In Act 1, Scene 1 Lear devises a love game to see “Which of you shall we say doth love us most?” to justify who receives the most opulent share of land. Shakespeare shows the strategic minds of Goneril and Regan, who know what Lear’s plan is. Although his division of the land had already been decided, this was the formal statement. Goneril and Regan both know that if they do not flatter Lear they may lose land; therefore, they seem to have already carefully planned an answer to compete against one another.

“Goneril, /our eldest-born” is first to speak, praising her father and declaring that she loves Lear, ‘more than words can wield the matter.’ Ironically, this is Cordelia’s problem, hence her refusal to speak; but Goneril who has no such bond with her father, professes unwavering love, full of rhetorical exaggeration. Regan, however, feels she can improve on Goneril’s declaration, going one step further by dismissing her sister’s speech because “she comes too short:”

This rivalry presents the sisters in a somewhat childish game, each trying to outdo the other.
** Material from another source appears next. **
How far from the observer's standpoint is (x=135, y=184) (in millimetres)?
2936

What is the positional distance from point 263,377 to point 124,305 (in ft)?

Shakespeare is foreshadowing future competition between them and signalling “Who covers faults, at last shame them derides,” which perhaps gives a sense of hope, for whatever injustices they perform, they will be the ones laughed at in the end. However, at the end of this first scene, after both earning their land, the sisters join together and converse about how to put Lear in his place. Shakespeare presents Goneril as the more dominant sister in this section as the instigator of the conversation, she being the one who suggests “Pray you let’s hit /together;” while they deal with the matter of their father, but you can see they are still wary of one another. Even when they come side by side to help one another, it is a very cold moment, as if they were soldiers preparing strategies for battle, not sisters alerting the audience to the kind of people they are.

Later (Act 1, Scene 3) we see Goneril engineering a confrontation with her father, telling Oswald to “Put on what weary negligence you please”. Then (Scene 4) Lear returns from hunting and Goneril follows through with the plan. She purposefully arrives late to greet him so as to annoy Lear, who still expects to be waited on hand and foot.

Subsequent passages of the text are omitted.